Note: You still have to fix some problems in operators priority management.

fixing an error i cannot spot in main() in C (stuck for hours on it - short program)

i'm having real hard time with my code, and my due date is today. i'm given an error "main.c: In function ‘main’:
main.c:186:7: error: expected declaration or statement at end of input
}".
I've been trying for hours to play with the brackets and fix it but with no luck. i'm hoping you could help me fix it, as you are far more experienced than me.
it's basically a simple program that takes input from stdin(might be from keyboard or from a file using redirection) and applies the following:
1)puts a new line between sentences.
2)doesn't print numbers.
3)if inside a bracket, then letters must be capitalized(bold).
4)put's an uppercase on a first character of a sentence.
5)if not in a bracket nor in a beginning of a sentence, then it should make it a lowercase.
notes:
a)there's no limit on the length of the input, and each sentence can be written on several lines(the input).
b)if a dot (.) is inside a brackets, it doesn't make it a new sentence(no need to write a newline).
c)if two dots are given, then it's an empty sentence and should be written like the example.
basically, i just ask you to help me fix my code so it will run, as i've already done all of that(thought of i missed something and you can help me improve it - i will be very glad!)
example:
if given input:
i love to play hockey.. I NEED TO PLAY HOCKEY.. "hockey is life 3333".
the desired output will be:
I love to play hockey.
. I need to play hockey.
.
"HOCKEY IS LIFE"
the code in "temp.h" is:
#define go 0
#define endOfASentence 1
#define isAFirstQuotation 2
#define isASecondQuotation 3
#define inAQuotation 4
#define beginningOfSentence 5
#define middleOfSentence 6
the code in main program is:
#include <stdio.h>
#include <ctype.h>
#include "letters.h"
int checkIfLetter (char a); /*checking if char is a letter */
int checkIfnumber (char a); /*checking if char is a number */
int checkIfUpperCase (char a); /*checking if char is upper case */
int checkIfLowerCase (char a); /*checking if char is lower case */
int checkIfQuotation (char a); /*check if char is a quotation */
int checkIfDot (char a); /*check if char is a dot */
int
main (int argc, const char *argv[])
{
int status = go;
char a;
int beginning = 0; /*if beginning equals 0 it's the beginning of a sentence, if it's 1 then it's the middle of it */
int secondQuote = 0; /*if second quote equals 1, then it's inside of a quotation */
while ((a = getchar ()) != EOF)
{
switch (status)
{
case go:
if (a == '.')
{
status = endOfASentence;
}
else if (a == '"' && secondQuote == '0')
{
status = isAFirstQuotation;
}
else if (a == '"' && secondQuote == '1')
{
status = isASecondQuotation;
}
else if (checkIfLetter (a) == '1' && secondQuote == '1')
{
status = inAQuotation;
}
else if (checkIfnumber (a) == '1')
{
continue;
} /*a number should not be on the output, so we just ignore it and not using it */
else if (checkIfLetter (a) == '1' && beginning == '0')
────────────────────
## Requirement
Reproduce the forum post from "2)doesn't print numbers." to "be very glad!)". The records stand apart from the forum post and are separate material.

[Entries taken from a collection]
────────────────────
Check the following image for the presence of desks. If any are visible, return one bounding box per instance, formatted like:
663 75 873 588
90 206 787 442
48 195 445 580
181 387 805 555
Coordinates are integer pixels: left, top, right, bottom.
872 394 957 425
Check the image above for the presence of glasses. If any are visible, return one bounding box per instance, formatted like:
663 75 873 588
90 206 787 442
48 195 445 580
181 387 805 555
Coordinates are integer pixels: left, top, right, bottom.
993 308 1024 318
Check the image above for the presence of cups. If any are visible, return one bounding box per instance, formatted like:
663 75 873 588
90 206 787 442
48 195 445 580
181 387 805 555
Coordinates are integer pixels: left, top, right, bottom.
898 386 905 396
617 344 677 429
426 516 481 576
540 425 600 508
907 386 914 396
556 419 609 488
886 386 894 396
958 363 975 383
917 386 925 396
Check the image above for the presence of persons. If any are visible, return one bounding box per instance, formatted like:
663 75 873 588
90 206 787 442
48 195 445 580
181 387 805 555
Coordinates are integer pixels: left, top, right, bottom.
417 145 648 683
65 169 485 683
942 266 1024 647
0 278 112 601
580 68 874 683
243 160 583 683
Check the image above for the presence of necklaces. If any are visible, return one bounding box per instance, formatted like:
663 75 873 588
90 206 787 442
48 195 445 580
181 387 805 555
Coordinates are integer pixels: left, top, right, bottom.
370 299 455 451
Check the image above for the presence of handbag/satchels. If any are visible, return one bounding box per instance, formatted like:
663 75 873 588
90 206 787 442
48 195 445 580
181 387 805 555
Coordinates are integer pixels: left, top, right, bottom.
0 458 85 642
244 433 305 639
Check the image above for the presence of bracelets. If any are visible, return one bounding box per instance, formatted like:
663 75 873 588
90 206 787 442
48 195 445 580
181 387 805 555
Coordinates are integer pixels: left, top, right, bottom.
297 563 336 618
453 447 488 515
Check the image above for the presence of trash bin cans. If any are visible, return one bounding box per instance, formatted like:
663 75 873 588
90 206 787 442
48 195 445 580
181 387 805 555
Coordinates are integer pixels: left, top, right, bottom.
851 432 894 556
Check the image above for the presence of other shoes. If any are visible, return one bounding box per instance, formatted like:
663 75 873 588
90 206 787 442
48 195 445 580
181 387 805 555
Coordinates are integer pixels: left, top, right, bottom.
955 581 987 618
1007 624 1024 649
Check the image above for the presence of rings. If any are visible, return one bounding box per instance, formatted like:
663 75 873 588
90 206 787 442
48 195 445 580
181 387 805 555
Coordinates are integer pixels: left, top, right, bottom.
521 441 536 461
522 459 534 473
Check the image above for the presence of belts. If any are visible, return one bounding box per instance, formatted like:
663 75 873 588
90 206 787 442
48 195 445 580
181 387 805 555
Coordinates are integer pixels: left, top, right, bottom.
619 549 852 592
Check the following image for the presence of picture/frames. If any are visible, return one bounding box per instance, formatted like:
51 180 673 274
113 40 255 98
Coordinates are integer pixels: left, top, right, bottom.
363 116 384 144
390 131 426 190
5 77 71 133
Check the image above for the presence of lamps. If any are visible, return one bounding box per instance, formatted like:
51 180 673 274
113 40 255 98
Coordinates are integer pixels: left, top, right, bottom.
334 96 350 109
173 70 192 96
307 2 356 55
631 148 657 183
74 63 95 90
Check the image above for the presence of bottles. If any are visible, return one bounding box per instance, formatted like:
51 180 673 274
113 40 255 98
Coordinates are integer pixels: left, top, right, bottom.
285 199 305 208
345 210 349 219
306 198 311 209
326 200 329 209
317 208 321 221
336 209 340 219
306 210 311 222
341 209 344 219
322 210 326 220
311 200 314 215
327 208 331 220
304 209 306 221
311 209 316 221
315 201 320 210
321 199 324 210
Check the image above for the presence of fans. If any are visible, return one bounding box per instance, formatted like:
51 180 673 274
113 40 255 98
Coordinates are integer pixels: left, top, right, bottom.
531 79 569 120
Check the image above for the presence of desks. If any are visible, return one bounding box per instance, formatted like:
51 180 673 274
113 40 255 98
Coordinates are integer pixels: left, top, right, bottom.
────────────────────
## Answer to this exercise
2)doesn't print numbers.
3)if inside a bracket, then letters must be capitalized(bold).
4)put's an uppercase on a first character of a sentence.
5)if not in a bracket nor in a beginning of a sentence, then it should make it a lowercase.
notes:
a)there's no limit on the length of the input, and each sentence can be written on several lines(the input).
b)if a dot (.) is inside a brackets, it doesn't make it a new sentence(no need to write a newline).
c)if two dots are given, then it's an empty sentence and should be written like the example.
basically, i just ask you to help me fix my code so it will run, as i've already done all of that(thought of i missed something and you can help me improve it - i will be very glad!)